Relembremos alguns fatos.
Em 2017 o então senador Cristóvam Buarque foi chamado de golpista e hostilizado por radicais de esquerda, quando do lançamento do seu livro “Mediterrâneos invisíveis”, na Universidade Federal de Minas Gerais. Na mesma noite o ex-senador teve de ser escoltado pela Polícia Militar, quando ia proferir uma palestra, tal a agressividade dessa militância. Motivo de tanto ódio: Cristóvam votou favorável ao impeachment de Dilma.
Dois anos antes, o compositor Chico Buarque de Holanda, um patrimônio da cultura brasileira, foi hostilizado por um grupo de antipetistas em uma movimentada esquina do Leblon, no Rio de Janeiro, por causa de suas posições políticas.
Se puxarmos pela memória, vamos nos lembrar das agressões à blogueira cubana Yoani Sánchez, hostilizada por militantes de esquerda defensores da ditadura cubana, desde que pisou no solo brasileiro. Em São Paulo, foi impedida de proferir uma palestra na Livraria Cultura como mostra o potente e incisivo filme de Rafael Bottino e Peppe Siffredi: A Viagem de Yoani.
Troca-se o sinal, mas a intolerância é a mesma. Nem mesmo ambientes de dor e consternação são respeitados. O ex-ministro Guido Mantega foi alvo da fúria de antipetistas, quando sua esposa, já falecida, estava internada no Hospital Albert Einstein para se tratar de câncer. Essa raiva cega também se manifestou em frente ao Hospital Sírio Libanês, onde estava internada Marisa Letícia, esposa de Lula, falecida em 2017.
Vamos aos dias de hoje. Na semana passada a colunista Miriam Leitão, uma das vozes mais respeitadas do jornalismo brasileiro, e o cientista político Sérgio Abranches foram a bola da vez. Por pressão de agrupamento de extrema-direita, foi suspensa a palestra que iam proferir em uma feira de livros em Jaraguá do Sul.
A independência de Miriam incomoda aos dois extremos. Em 2017 foi chamada de terrorista por sindicalistas vinculados ao PT em um voo comercial. Ironia da história: terrorista também foi o termo utilizado por seus torturadores quando foi presa durante a ditadura militar.

Ações necessárias »
[1] De acordo com o trecho, em que cidade ficava a feira de livros onde Miriam Leitão e Sérgio Abranches iam proferir a palestra suspensa?
[2] Reproduza a parte do trecho que vai de "A independência de" até "a ditadura militar.".
As linhas de dados não têm nenhum papel nesta parte.

Dados extraídos »

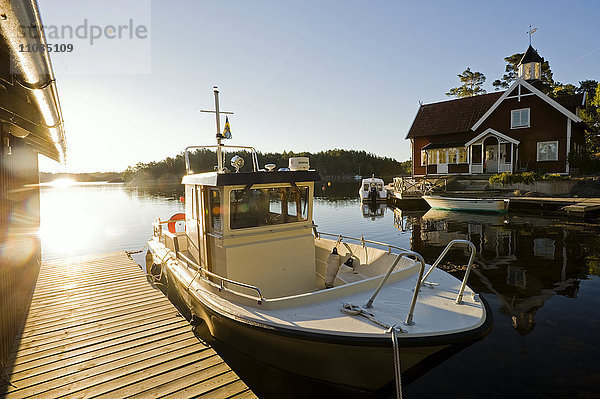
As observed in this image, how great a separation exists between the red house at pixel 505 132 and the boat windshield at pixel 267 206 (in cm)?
2931

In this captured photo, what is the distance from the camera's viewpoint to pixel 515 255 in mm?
12898

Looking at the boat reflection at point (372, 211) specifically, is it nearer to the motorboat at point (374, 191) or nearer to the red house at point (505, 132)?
the motorboat at point (374, 191)

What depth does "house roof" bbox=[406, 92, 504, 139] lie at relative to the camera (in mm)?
33344

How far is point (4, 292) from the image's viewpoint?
16.1 ft

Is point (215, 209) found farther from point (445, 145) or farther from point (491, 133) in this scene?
point (445, 145)

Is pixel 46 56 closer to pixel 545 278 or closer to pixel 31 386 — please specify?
pixel 31 386

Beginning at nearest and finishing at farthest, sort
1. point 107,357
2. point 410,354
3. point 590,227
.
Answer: point 410,354 < point 107,357 < point 590,227

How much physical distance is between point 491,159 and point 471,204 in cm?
1031

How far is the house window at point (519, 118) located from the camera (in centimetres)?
2935

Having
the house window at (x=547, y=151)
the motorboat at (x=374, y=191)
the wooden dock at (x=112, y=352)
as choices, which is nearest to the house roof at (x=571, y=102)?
the house window at (x=547, y=151)

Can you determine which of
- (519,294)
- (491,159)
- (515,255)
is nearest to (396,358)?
(519,294)

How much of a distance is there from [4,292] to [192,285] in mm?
2816

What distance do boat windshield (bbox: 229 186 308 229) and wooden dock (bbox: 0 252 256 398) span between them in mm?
2106

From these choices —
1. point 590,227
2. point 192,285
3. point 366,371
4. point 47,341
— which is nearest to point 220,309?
point 192,285
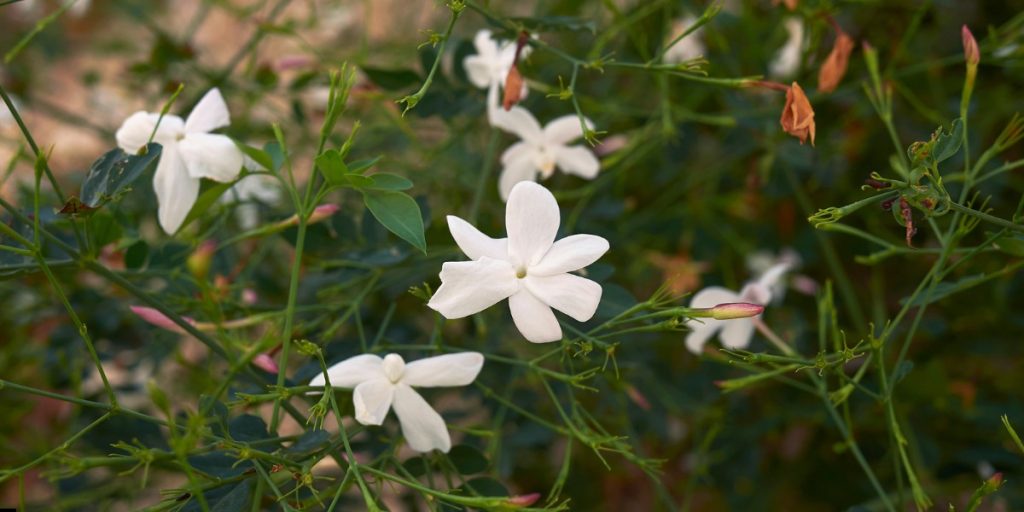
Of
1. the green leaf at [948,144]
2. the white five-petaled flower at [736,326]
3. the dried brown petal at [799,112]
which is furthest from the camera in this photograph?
the white five-petaled flower at [736,326]

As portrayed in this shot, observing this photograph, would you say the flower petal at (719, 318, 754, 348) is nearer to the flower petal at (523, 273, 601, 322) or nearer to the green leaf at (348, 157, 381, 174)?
the flower petal at (523, 273, 601, 322)

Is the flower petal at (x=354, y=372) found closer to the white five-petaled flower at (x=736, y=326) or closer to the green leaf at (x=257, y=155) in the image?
the green leaf at (x=257, y=155)

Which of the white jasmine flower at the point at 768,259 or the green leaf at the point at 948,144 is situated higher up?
the green leaf at the point at 948,144

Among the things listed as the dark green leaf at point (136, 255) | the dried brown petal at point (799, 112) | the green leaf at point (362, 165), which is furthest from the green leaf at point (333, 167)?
the dried brown petal at point (799, 112)

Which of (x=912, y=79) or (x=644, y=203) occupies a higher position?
(x=912, y=79)

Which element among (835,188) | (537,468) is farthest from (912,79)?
(537,468)

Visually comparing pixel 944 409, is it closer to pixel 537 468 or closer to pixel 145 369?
pixel 537 468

Soluções por tarefa »
[1] Em Jaraguá do Sul.

[2]
A independência de Miriam incomoda aos dois extremos. Em 2017 foi chamada de terrorista por sindicalistas vinculados ao PT em um voo comercial. Ironia da história: terrorista também foi o termo utilizado por seus torturadores quando foi presa durante a ditadura militar.